Verilen metin →
┌────────

AKP’li Nurettin Canikli’nin koruduğu katil değerli, bir emekçi ailesinin kızı olan Rabia Naz Vatan ise değersiz; bu nedenle ölümünü örtbas etmek için, her türden hukuk skandalı göz göre göre yapılıyor. Kayıtlara “trafik kazası” olarak geçen ölümlerin önemli bir kısmında, lüks arabasıyla ölüme sebep olan ve suçlu olduğu tartışmasız olan zenginler, hapse bile girmeden davalar örtbas ediliyor. Ölen kişi, öldürenden daha değersiz bulunuyor çünkü. Özelleştirilen demiryollarında peşpeşe kazalar yaşanıyor. Çorlu tren kazasında ölen Oğuz Arda Sel’in annesi, makinist dışında gerçek sorumluların, devletin, özel şirketin de ceza alması için mücadele ettiği için, sudan bahanelerle cezalandırılıyor. O şirket, küçük yaşta yaşamdan koparılan oğlundan daha “değerli” çünkü.

Tecavüz suçlamalarının çok önemli bir kısmı, davaya bile dönüşemeden kapatılıyor. Lüks rezidans pencerelerinden atılan gencecik kızlar, o rezidansta oturanlardan daha değersiz; bu nedenle hayattan kopartılan bu genç kızların büyük çoğunluğunda dava bile açılmıyor.

Kadınlar zaten genel olarak değersiz. Pervasızca öldürülüyorlar. Çoğu işkence görüyor, dayak yiyor, tecavüze uğruyor ölmeden önce. Devlet, polisiyle mahkemesiyle katillerin yanında yer alıyor. Dersim’de Gülistan Doku’nun katilinin doğru düzgün bir ifadesi bile alınmıyor. Bodrum’da Pınar Gültekin’i canlı canlı yakarak üzerine beton döken katile yardım eden ailesi “beraat” ediyor. Katil erkekler, yokettikleri, canını aldıkları kadınlardan daha değerli görülüyor.

└────────

Yapılacak işlemler →
**A.** Verilen metne göre Oğuz Arda Sel hangi kazada hayatını kaybetmiştir?
**B.** Verilen metinde Oğuz Arda Sel'in annesinin cezalandırılmasının gerekçesi nasıl açıklanıyor? Bir ila üç cümleyle yanıtlayın.
**C.** Hukuktaki eşitsizliği anlatan metni son cümlesinden itibaren devam ettirin.
Satırların bu alıştırmada hiçbir işlevi yoktur.

Sağlanan bilgiler →
┌────────

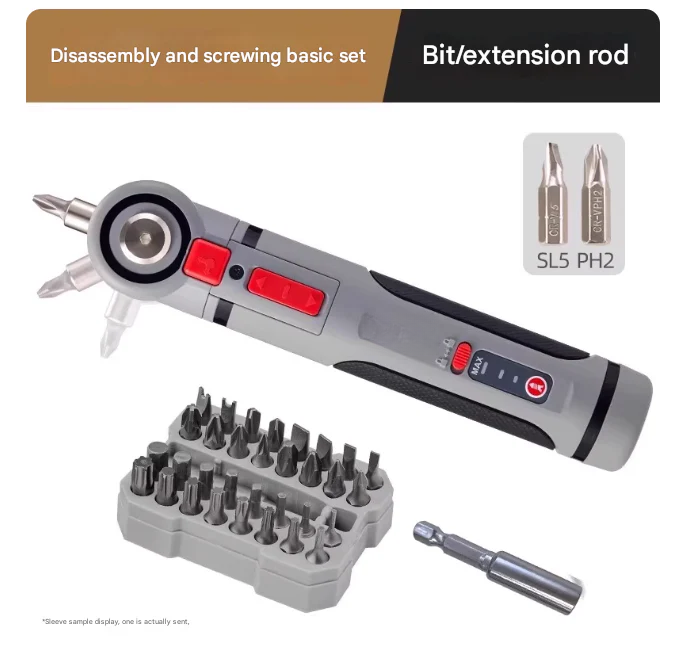 Dailyardtool®Mini Cordless Electric Screwdriver Kit – Power Up Anywhere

└────────

Alıştırma yanıtları →
**A.** Çorlu tren kazasında.

**B.** Anne, makinistin yanı sıra gerçek sorumluların, yani devletin ve özel şirketin de ceza alması için mücadele ettiğinden sudan bahanelerle cezalandırılıyor. Metne göre bunun nedeni, o şirketin oğlundan daha "değerli" görülmesidir.

**C.**
Dolandırıcılar, saadet zinciri kuranlar, bankaların içini boşaltanlar, şirketin iflas ettiğini ileri sürerek işçi haklarını sınırlandıran ya da doğrudan işçi çıkartanlar değerli; bu dolandırıcılara para kaptıranlar, işten atılanlar değersiz. Maliye Bakanı Nebati bile, “sen sadece maaşını kaybedeceksin, ben herşeyimi kaybedeceğim” diyor mesela. Kendisinin “yatırımları”, işçinin ücretinden daha değerli çünkü. Ama o işçinin ücreti olmadığında, açlıkla karşı karşıya kalmasının, çöpten ekmek aramak zorunda olmasının, çocuğuna gıda alamadığı için intihar etmesinin bir önemi yok.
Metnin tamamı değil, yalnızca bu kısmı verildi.